━━━ Dataset records ━━━

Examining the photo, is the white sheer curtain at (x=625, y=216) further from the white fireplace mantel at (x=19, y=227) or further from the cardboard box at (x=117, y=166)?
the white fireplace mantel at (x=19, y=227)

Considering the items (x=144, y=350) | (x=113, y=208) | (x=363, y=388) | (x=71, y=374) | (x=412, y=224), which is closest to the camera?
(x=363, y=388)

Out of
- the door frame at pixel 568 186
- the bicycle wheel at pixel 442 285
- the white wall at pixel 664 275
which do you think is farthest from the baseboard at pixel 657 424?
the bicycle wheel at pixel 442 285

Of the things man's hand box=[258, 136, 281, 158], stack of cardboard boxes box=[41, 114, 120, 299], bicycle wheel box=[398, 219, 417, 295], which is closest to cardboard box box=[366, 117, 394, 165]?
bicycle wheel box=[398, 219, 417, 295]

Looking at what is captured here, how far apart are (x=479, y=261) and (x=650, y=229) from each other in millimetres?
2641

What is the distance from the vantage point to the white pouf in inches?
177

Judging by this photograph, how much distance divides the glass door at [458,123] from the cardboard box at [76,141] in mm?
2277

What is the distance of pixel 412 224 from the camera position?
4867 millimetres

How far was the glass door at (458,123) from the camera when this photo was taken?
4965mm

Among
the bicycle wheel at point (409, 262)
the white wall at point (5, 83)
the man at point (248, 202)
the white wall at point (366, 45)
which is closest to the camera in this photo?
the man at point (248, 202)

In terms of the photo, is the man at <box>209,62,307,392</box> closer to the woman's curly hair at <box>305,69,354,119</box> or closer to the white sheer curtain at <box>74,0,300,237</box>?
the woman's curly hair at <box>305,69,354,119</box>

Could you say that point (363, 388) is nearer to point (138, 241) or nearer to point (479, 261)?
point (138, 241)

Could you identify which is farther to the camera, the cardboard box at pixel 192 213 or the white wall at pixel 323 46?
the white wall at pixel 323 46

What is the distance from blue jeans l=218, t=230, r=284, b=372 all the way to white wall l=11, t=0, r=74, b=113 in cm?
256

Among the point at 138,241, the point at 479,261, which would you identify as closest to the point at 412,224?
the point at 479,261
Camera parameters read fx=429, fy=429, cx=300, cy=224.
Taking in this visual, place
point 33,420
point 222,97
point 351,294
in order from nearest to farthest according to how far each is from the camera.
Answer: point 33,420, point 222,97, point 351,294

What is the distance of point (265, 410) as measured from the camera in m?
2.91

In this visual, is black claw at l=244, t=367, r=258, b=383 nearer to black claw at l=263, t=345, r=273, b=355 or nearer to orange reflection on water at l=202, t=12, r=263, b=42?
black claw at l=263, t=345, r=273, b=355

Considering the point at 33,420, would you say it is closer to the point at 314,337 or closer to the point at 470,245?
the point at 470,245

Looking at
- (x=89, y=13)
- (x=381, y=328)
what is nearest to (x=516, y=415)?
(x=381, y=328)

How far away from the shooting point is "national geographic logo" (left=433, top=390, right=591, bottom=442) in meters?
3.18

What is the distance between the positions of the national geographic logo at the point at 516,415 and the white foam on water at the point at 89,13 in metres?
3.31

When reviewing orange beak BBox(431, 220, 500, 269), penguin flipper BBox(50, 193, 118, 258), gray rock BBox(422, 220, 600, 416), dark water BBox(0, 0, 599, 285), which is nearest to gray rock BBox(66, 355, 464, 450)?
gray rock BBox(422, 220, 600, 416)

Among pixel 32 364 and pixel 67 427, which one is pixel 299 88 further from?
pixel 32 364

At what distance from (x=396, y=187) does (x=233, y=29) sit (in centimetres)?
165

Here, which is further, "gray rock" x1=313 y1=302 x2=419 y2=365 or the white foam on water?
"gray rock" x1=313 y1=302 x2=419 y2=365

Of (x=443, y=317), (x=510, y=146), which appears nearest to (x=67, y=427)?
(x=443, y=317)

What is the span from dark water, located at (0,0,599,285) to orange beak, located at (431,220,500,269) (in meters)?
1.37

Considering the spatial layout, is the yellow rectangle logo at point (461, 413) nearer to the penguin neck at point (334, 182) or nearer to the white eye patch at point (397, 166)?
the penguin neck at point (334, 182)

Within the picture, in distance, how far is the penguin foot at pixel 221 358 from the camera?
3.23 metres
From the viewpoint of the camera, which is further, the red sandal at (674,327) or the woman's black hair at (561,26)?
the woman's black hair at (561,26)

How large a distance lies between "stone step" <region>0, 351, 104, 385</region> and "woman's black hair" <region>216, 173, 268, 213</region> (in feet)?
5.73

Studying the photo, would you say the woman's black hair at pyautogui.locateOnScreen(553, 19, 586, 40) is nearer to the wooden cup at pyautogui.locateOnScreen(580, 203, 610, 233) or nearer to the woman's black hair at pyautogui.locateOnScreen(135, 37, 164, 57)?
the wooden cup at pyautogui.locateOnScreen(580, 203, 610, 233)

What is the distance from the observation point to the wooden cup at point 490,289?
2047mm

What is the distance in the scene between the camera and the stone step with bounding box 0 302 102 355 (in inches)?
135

━━━

→ **What you are asked to do**
Please reproduce all of the entries above line by line, without changing a single character.

→ **Full output**
Examining the photo, is the white sheer curtain at (x=625, y=216) further from the white fireplace mantel at (x=19, y=227) or further from the cardboard box at (x=117, y=166)?
the white fireplace mantel at (x=19, y=227)

Considering the items (x=144, y=350) | (x=113, y=208) | (x=363, y=388) | (x=71, y=374) | (x=412, y=224), which is closest to the camera?
(x=363, y=388)

Out of
- the door frame at pixel 568 186
- the bicycle wheel at pixel 442 285
- the white wall at pixel 664 275
which do you think is farthest from the baseboard at pixel 657 424?
the bicycle wheel at pixel 442 285

Of the things man's hand box=[258, 136, 281, 158], stack of cardboard boxes box=[41, 114, 120, 299], bicycle wheel box=[398, 219, 417, 295], which is closest to cardboard box box=[366, 117, 394, 165]?
bicycle wheel box=[398, 219, 417, 295]

Looking at what is captured here, how far apart are (x=479, y=261) and (x=650, y=229) from each other in millimetres?
2641

What is the distance from the vantage point to the white pouf in inches?
177

Judging by this photograph, how much distance divides the glass door at [458,123] from the cardboard box at [76,141] in mm?
2277

What is the distance of pixel 412 224 from the camera position?
4867 millimetres

How far was the glass door at (458,123) from the camera when this photo was taken?
4965mm

Among
the bicycle wheel at point (409, 262)
the white wall at point (5, 83)
the man at point (248, 202)
the white wall at point (366, 45)
which is closest to the camera in this photo?
the man at point (248, 202)

In terms of the photo, is the man at <box>209,62,307,392</box> closer to the woman's curly hair at <box>305,69,354,119</box> or closer to the white sheer curtain at <box>74,0,300,237</box>?
the woman's curly hair at <box>305,69,354,119</box>

Could you say that point (363, 388) is nearer to point (138, 241) or nearer to point (479, 261)?
point (138, 241)

Could you identify which is farther to the camera, the cardboard box at pixel 192 213 or the white wall at pixel 323 46?
the white wall at pixel 323 46

What is the distance from blue jeans l=218, t=230, r=284, b=372 all the way to white wall l=11, t=0, r=74, b=113 in cm?
256

Among the point at 138,241, the point at 479,261, which would you identify as closest to the point at 412,224?
the point at 479,261
Camera parameters read fx=429, fy=429, cx=300, cy=224.
Taking in this visual, place
point 33,420
point 222,97
point 351,294
in order from nearest to farthest according to how far each is from the camera.
Answer: point 33,420, point 222,97, point 351,294

What is the distance of point (265, 410) as measured from the camera in m?
2.91

In this visual, is black claw at l=244, t=367, r=258, b=383 nearer to black claw at l=263, t=345, r=273, b=355 or nearer to orange reflection on water at l=202, t=12, r=263, b=42?
black claw at l=263, t=345, r=273, b=355

Considering the point at 33,420, would you say it is closer to the point at 314,337 or closer to the point at 470,245?
the point at 470,245

Looking at
- (x=89, y=13)
- (x=381, y=328)
what is nearest to (x=516, y=415)?
(x=381, y=328)

How far away from the shooting point is "national geographic logo" (left=433, top=390, right=591, bottom=442) in meters?
3.18

What is the distance between the positions of the national geographic logo at the point at 516,415 and the white foam on water at the point at 89,13 in metres?
3.31

When reviewing orange beak BBox(431, 220, 500, 269), penguin flipper BBox(50, 193, 118, 258), gray rock BBox(422, 220, 600, 416), dark water BBox(0, 0, 599, 285), which is nearest to gray rock BBox(66, 355, 464, 450)?
gray rock BBox(422, 220, 600, 416)

Among pixel 32 364 and pixel 67 427, which one is pixel 299 88 further from?
pixel 32 364

At what distance from (x=396, y=187) does (x=233, y=29) sit (in centimetres)?
165

Here, which is further, "gray rock" x1=313 y1=302 x2=419 y2=365 or the white foam on water?
"gray rock" x1=313 y1=302 x2=419 y2=365

Of (x=443, y=317), (x=510, y=146), which appears nearest to (x=67, y=427)?
(x=443, y=317)

What is the span from dark water, located at (0,0,599,285) to orange beak, located at (431,220,500,269) (in meters)?
1.37

Considering the spatial layout, is the yellow rectangle logo at point (461, 413) nearer to the penguin neck at point (334, 182) or nearer to the white eye patch at point (397, 166)?
the penguin neck at point (334, 182)

Within the picture, in distance, how far is the penguin foot at pixel 221 358 from the camera?
3.23 metres
From the viewpoint of the camera, which is further, the red sandal at (674,327) or the woman's black hair at (561,26)?
the woman's black hair at (561,26)

How large a distance lies between "stone step" <region>0, 351, 104, 385</region> and "woman's black hair" <region>216, 173, 268, 213</region> (in feet)?
5.73

Studying the photo, would you say the woman's black hair at pyautogui.locateOnScreen(553, 19, 586, 40) is nearer to the wooden cup at pyautogui.locateOnScreen(580, 203, 610, 233) or nearer to the woman's black hair at pyautogui.locateOnScreen(135, 37, 164, 57)?
the wooden cup at pyautogui.locateOnScreen(580, 203, 610, 233)

What is the distance from the observation point to the wooden cup at point 490,289?
2047mm

What is the distance in the scene between the camera and the stone step with bounding box 0 302 102 355 (in inches)?
135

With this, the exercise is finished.